(Stored items)

------------

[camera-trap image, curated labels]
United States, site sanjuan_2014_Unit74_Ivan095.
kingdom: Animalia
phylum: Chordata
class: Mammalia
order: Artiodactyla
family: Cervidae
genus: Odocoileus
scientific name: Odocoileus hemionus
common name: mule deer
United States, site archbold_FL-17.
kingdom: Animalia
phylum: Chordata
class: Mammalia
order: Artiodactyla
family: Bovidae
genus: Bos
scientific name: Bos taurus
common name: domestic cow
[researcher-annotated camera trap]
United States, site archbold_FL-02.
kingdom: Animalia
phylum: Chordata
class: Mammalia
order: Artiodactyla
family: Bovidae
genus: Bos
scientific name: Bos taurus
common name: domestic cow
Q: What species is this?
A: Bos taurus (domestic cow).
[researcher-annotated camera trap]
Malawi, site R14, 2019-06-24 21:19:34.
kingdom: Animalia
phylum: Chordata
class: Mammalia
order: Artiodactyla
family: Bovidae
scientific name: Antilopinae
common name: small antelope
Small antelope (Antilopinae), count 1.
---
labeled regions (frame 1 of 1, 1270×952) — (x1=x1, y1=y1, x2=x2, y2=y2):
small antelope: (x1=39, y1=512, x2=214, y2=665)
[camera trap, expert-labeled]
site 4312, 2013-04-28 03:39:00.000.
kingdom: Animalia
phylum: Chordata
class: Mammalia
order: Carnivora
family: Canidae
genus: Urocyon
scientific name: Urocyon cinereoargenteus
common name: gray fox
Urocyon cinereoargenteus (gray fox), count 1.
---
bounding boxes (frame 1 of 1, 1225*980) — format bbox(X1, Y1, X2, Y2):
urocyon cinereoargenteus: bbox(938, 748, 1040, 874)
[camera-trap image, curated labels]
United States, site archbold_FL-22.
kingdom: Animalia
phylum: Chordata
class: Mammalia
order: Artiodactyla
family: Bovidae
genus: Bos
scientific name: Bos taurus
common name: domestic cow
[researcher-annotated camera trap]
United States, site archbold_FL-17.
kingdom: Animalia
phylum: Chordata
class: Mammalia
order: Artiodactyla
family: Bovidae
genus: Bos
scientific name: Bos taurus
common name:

------------

Exercise prompt:
Copy out each line of the data exactly.

Response for this exercise:
[camera-trap image, curated labels]
United States, site sanjuan_2014_Unit74_Ivan095.
kingdom: Animalia
phylum: Chordata
class: Mammalia
order: Artiodactyla
family: Cervidae
genus: Odocoileus
scientific name: Odocoileus hemionus
common name: mule deer
United States, site archbold_FL-17.
kingdom: Animalia
phylum: Chordata
class: Mammalia
order: Artiodactyla
family: Bovidae
genus: Bos
scientific name: Bos taurus
common name: domestic cow
[researcher-annotated camera trap]
United States, site archbold_FL-02.
kingdom: Animalia
phylum: Chordata
class: Mammalia
order: Artiodactyla
family: Bovidae
genus: Bos
scientific name: Bos taurus
common name: domestic cow
Q: What species is this?
A: Bos taurus (domestic cow).
[researcher-annotated camera trap]
Malawi, site R14, 2019-06-24 21:19:34.
kingdom: Animalia
phylum: Chordata
class: Mammalia
order: Artiodactyla
family: Bovidae
scientific name: Antilopinae
common name: small antelope
Small antelope (Antilopinae), count 1.
---
labeled regions (frame 1 of 1, 1270×952) — (x1=x1, y1=y1, x2=x2, y2=y2):
small antelope: (x1=39, y1=512, x2=214, y2=665)
[camera trap, expert-labeled]
site 4312, 2013-04-28 03:39:00.000.
kingdom: Animalia
phylum: Chordata
class: Mammalia
order: Carnivora
family: Canidae
genus: Urocyon
scientific name: Urocyon cinereoargenteus
common name: gray fox
Urocyon cinereoargenteus (gray fox), count 1.
---
bounding boxes (frame 1 of 1, 1225*980) — format bbox(X1, Y1, X2, Y2):
urocyon cinereoargenteus: bbox(938, 748, 1040, 874)
[camera-trap image, curated labels]
United States, site archbold_FL-22.
kingdom: Animalia
phylum: Chordata
class: Mammalia
order: Artiodactyla
family: Bovidae
genus: Bos
scientific name: Bos taurus
common name: domestic cow
[researcher-annotated camera trap]
United States, site archbold_FL-17.
kingdom: Animalia
phylum: Chordata
class: Mammalia
order: Artiodactyla
family: Bovidae
genus: Bos
scientific name: Bos taurus
common name:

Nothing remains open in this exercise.